··· INPUT MATERIAL

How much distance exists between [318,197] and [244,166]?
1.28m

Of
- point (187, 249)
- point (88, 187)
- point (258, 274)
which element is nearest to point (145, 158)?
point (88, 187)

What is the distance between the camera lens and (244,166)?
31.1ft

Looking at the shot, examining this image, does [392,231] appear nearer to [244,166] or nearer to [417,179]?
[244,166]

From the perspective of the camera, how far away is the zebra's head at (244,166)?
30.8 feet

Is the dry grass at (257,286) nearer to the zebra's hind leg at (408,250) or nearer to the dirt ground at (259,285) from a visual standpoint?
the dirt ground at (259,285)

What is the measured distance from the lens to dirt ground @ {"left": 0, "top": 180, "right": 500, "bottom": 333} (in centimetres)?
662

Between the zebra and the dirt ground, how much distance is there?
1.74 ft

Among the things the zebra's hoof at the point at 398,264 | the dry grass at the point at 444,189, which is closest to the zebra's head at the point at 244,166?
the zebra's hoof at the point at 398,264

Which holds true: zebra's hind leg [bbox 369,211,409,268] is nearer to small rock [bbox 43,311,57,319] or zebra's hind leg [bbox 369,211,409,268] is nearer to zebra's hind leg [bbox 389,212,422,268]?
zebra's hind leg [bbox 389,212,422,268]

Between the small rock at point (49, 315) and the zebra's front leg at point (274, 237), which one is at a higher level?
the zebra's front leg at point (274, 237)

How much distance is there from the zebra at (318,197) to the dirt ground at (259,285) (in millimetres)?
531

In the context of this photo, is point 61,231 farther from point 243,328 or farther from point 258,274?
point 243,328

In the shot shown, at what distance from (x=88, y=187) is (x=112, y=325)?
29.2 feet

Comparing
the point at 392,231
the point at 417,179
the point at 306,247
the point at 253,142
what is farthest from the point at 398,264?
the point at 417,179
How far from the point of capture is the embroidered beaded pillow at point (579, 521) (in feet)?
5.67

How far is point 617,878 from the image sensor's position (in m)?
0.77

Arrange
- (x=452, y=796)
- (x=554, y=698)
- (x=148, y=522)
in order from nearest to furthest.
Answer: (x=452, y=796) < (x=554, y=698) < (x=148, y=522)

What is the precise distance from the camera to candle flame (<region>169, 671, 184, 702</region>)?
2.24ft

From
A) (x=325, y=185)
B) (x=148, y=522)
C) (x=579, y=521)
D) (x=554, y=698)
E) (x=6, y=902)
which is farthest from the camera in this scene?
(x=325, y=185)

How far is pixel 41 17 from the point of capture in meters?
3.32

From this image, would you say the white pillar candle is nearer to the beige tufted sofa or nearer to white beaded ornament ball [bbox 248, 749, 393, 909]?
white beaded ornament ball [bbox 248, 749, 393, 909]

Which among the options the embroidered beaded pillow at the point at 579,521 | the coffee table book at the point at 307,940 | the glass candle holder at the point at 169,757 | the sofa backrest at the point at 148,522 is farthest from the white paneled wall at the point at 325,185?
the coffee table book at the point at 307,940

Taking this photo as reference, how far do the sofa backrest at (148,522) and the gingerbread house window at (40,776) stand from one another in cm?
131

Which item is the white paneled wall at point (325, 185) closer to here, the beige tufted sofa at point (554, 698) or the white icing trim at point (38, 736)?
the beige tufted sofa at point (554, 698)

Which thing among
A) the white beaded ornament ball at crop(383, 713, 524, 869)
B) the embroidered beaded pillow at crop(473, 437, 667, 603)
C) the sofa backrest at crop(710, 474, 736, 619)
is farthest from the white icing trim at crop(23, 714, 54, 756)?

······

TO DO — Can you restate every record above word for word?

ANSWER TO THIS EXERCISE —
How much distance exists between [318,197] and [244,166]?
1.28m

Of
- point (187, 249)
- point (88, 187)
- point (258, 274)
which element is nearest to point (145, 158)?
point (88, 187)

What is the distance between the camera lens and (244,166)?
31.1ft

Looking at the shot, examining this image, does [392,231] appear nearer to [244,166] or nearer to [417,179]?
[244,166]

From the perspective of the camera, how far away is the zebra's head at (244,166)?
30.8 feet

Is the dry grass at (257,286) nearer to the zebra's hind leg at (408,250) or nearer to the dirt ground at (259,285) from a visual standpoint?
the dirt ground at (259,285)

What is the measured distance from the lens to dirt ground @ {"left": 0, "top": 180, "right": 500, "bottom": 333} (in centimetres)?
662

Between the zebra and the dirt ground, how much distance is there?
1.74 ft

Among the things the zebra's hoof at the point at 398,264 | the dry grass at the point at 444,189, which is closest to the zebra's head at the point at 244,166?
the zebra's hoof at the point at 398,264

Which holds true: zebra's hind leg [bbox 369,211,409,268] is nearer to small rock [bbox 43,311,57,319] or zebra's hind leg [bbox 369,211,409,268] is nearer to zebra's hind leg [bbox 389,212,422,268]?
zebra's hind leg [bbox 389,212,422,268]

Between the small rock at point (49, 315) and the zebra's front leg at point (274, 237), which one is at a higher level?
the zebra's front leg at point (274, 237)

How much distance is there from the zebra at (318,197) to the dirt ground at (259,285) (in millimetres)?
531

In the context of this photo, is point 61,231 farther from point 243,328 or farther from point 258,274?
point 243,328

In the shot shown, at what distance from (x=88, y=187) is (x=112, y=325)?
29.2 feet

Comparing
the point at 392,231
the point at 417,179
the point at 306,247
the point at 253,142
what is farthest from the point at 398,264?
the point at 417,179
How far from the point of capture is the embroidered beaded pillow at point (579, 521) (in feet)?
5.67

How far is point 617,878 from the image sensor's position (in m)?
0.77

Arrange
- (x=452, y=796)
- (x=554, y=698)
- (x=148, y=522)
in order from nearest to furthest.
Answer: (x=452, y=796) < (x=554, y=698) < (x=148, y=522)

What is the precise distance from the camera to candle flame (<region>169, 671, 184, 702</region>)?
2.24ft

From
A) (x=325, y=185)
B) (x=148, y=522)
C) (x=579, y=521)
D) (x=554, y=698)
E) (x=6, y=902)
which is farthest from the camera in this scene?
(x=325, y=185)

How far is pixel 41 17 from the point of capture in meters?
3.32

From this image, would you say the white pillar candle is nearer to the beige tufted sofa or nearer to white beaded ornament ball [bbox 248, 749, 393, 909]?
white beaded ornament ball [bbox 248, 749, 393, 909]

Which among the options the embroidered beaded pillow at the point at 579,521 | the coffee table book at the point at 307,940 | the glass candle holder at the point at 169,757 | the sofa backrest at the point at 148,522 is farthest from the white paneled wall at the point at 325,185?
the coffee table book at the point at 307,940

Taking this photo as reference, how far do the sofa backrest at (148,522) and the gingerbread house window at (40,776) stand from one another in cm?
131

Which item is the white paneled wall at point (325, 185) closer to here, the beige tufted sofa at point (554, 698) or the white icing trim at point (38, 736)?
the beige tufted sofa at point (554, 698)

Which thing among
A) the white beaded ornament ball at crop(383, 713, 524, 869)
B) the embroidered beaded pillow at crop(473, 437, 667, 603)
C) the sofa backrest at crop(710, 474, 736, 619)
is farthest from the white icing trim at crop(23, 714, 54, 756)?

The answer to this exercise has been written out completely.